== Records to use

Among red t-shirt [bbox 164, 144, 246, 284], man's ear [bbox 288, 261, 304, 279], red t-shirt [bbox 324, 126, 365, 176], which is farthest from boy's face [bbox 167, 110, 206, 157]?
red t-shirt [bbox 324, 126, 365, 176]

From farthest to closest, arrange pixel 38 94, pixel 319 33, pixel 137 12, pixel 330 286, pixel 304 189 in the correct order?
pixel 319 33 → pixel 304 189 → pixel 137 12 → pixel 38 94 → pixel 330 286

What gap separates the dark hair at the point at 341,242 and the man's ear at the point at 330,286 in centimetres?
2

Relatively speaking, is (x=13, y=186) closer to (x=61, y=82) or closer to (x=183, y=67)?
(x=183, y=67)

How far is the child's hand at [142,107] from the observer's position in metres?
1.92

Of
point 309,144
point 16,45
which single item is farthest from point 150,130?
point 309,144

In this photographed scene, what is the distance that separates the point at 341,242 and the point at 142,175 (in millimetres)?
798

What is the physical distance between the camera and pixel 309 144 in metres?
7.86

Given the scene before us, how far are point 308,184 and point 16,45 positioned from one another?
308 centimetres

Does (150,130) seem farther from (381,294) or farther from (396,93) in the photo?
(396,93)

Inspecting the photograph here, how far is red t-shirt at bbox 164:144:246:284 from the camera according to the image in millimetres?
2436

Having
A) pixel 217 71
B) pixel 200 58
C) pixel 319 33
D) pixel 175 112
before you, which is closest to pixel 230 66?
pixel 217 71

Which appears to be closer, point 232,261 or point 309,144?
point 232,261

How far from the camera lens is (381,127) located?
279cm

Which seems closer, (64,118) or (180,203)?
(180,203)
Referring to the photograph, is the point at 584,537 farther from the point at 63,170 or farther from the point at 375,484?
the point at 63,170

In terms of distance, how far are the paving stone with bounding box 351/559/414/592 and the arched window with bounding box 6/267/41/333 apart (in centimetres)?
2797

====

■ **Directions**
Reproduce all of the items above, switching every occurrence of "man's ear" to "adult's ear" and leaving everything else unchanged.

■ **The result**
Among red t-shirt [bbox 164, 144, 246, 284], adult's ear [bbox 288, 261, 304, 279], red t-shirt [bbox 324, 126, 365, 176], which is farthest from boy's face [bbox 167, 110, 206, 157]?
red t-shirt [bbox 324, 126, 365, 176]

From farthest to closest, arrange pixel 38 94, pixel 319 33, pixel 137 12, pixel 330 286, pixel 304 189 in the correct order?
pixel 319 33 → pixel 304 189 → pixel 137 12 → pixel 38 94 → pixel 330 286

What gap separates the dark hair at the point at 341,242 and the adult's ear at the point at 330,286 in centimetres?
2

Relatively speaking, is (x=13, y=186) closer to (x=61, y=82) or closer to (x=183, y=67)?
(x=183, y=67)

How far is the child's hand at [142,107] from the observer's position in metres?
1.92

Of
point 309,144
point 16,45
which single item is farthest from point 150,130?
point 309,144

In this photographed scene, what is the distance that separates the point at 341,242 and the point at 142,175 (in millimetres)?
798

What is the physical distance between the camera and pixel 309 144 in metres?
7.86

Given the scene before us, how far are point 308,184 and point 16,45 positioned from one another?
308 centimetres

Does (150,130) seem farther from (381,294) or farther from (396,93) in the photo?
(396,93)

Inspecting the photograph here, how far is red t-shirt at bbox 164:144:246:284 from the camera according to the image in millimetres?
2436

Having
A) pixel 217 71
B) pixel 200 58
C) pixel 319 33
D) pixel 175 112
before you, which is closest to pixel 230 66?
pixel 217 71

Which appears to be closer, point 232,261 or point 309,144?
point 232,261

How far from the camera lens is (381,127) located?
279cm

Which seems closer, (64,118) or (180,203)?
(180,203)
Referring to the photograph, is the point at 584,537 farther from the point at 63,170 or farther from the point at 375,484?
the point at 63,170

In terms of distance, how far are the paving stone with bounding box 351/559/414/592 and the arched window with bounding box 6/267/41/333 apart (in centimetres)?
2797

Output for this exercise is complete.